Tuesday, August 11, 2009

>INDIAN FMCG (HSBC)

Take a breather

  • The pros and cons of the FMCG sector are now very finely balanced
  • We downgrade most of our stocks to Neutral; only Nestle is Overweight
We believe it is time for us to lower the Overweight ratings we have had on most FMCG stocks over the last few months. The arguments against the FMCG sector are now as powerful as those favouring it. On the one hand we have robust volume growth, good margin expansion, a cut in expenses, and government spending on the social sector; on the other we have high valuations, lower margin expansion from here on, higher ad-spend, and a weak monsoon.
The tug of war between these forces is evenly poised, in our
view.

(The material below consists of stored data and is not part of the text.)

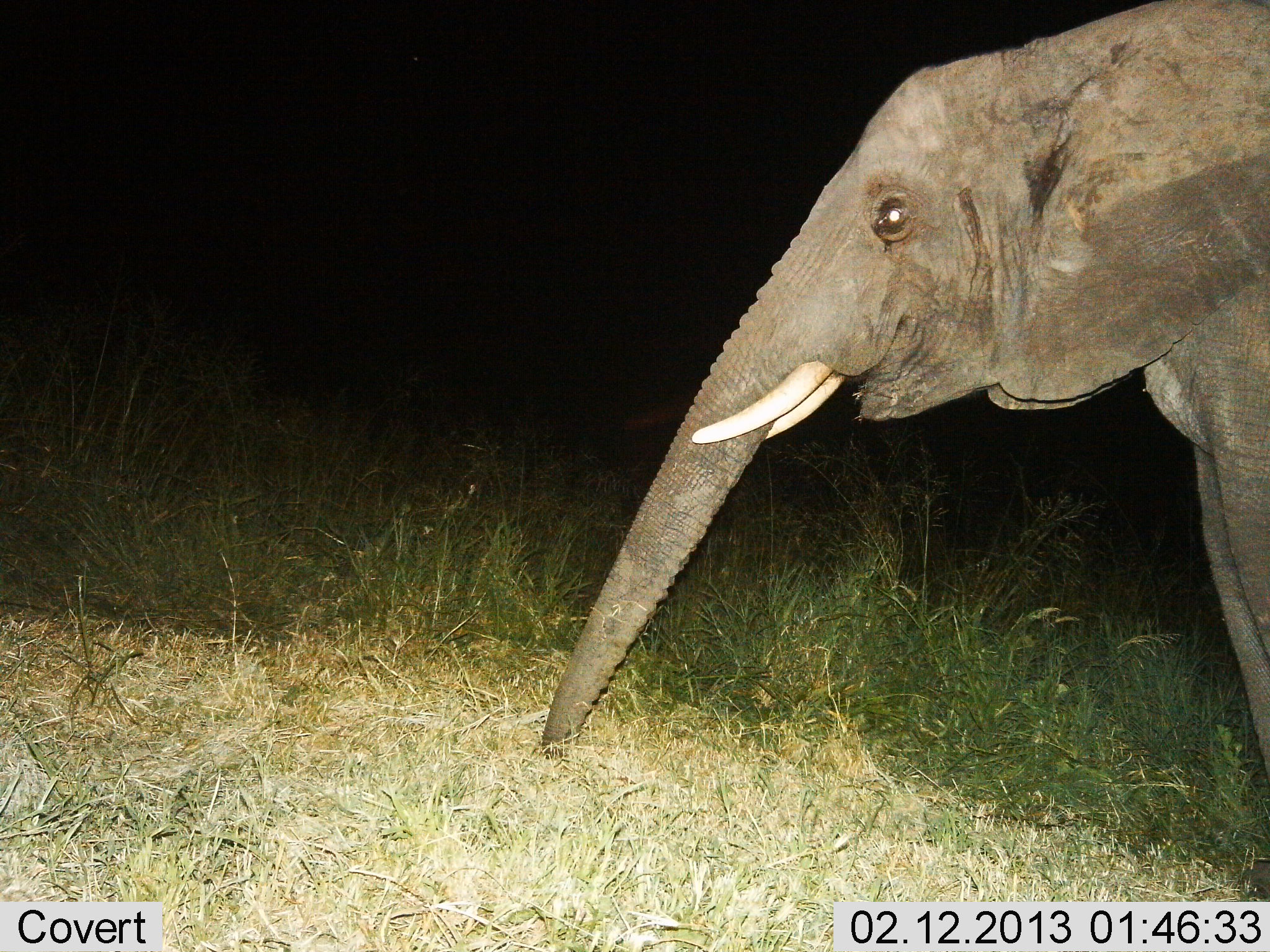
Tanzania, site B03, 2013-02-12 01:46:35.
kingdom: Animalia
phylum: Chordata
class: Mammalia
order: Proboscidea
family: Elephantidae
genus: Loxodonta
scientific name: Loxodonta africana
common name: african bush elephant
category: elephant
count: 1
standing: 51%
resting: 2%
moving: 2%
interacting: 0%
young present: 5%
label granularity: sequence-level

Investors are enamoured by the “consumption theme” and the performance of the companies is likely to be good, so we do not envisage a steep fall in stock prices. But nor do we expect a substantial increase from these levels, as incremental buyers at these valuations are unlikely to emerge, especially since most investors have already bought these stocks at much cheaper levels. In this report, we downgrade HUL and ITC from OW to N, and upgrade Colgate from UW to N. Except for Nestle, which is OW, all our stocks are now N or N(V).

In this situation, this is what we recommend:

For the next two quarters, most stocks should trade within a narrow range. Hence any sharp moves up may be an opportunity to sell, and vice versa.

Nestle, being OW, is obviously our top pick, and within the Neutral stocks our order of preference is Dabur, followed by HUL and ITC, then Marico and Colgate.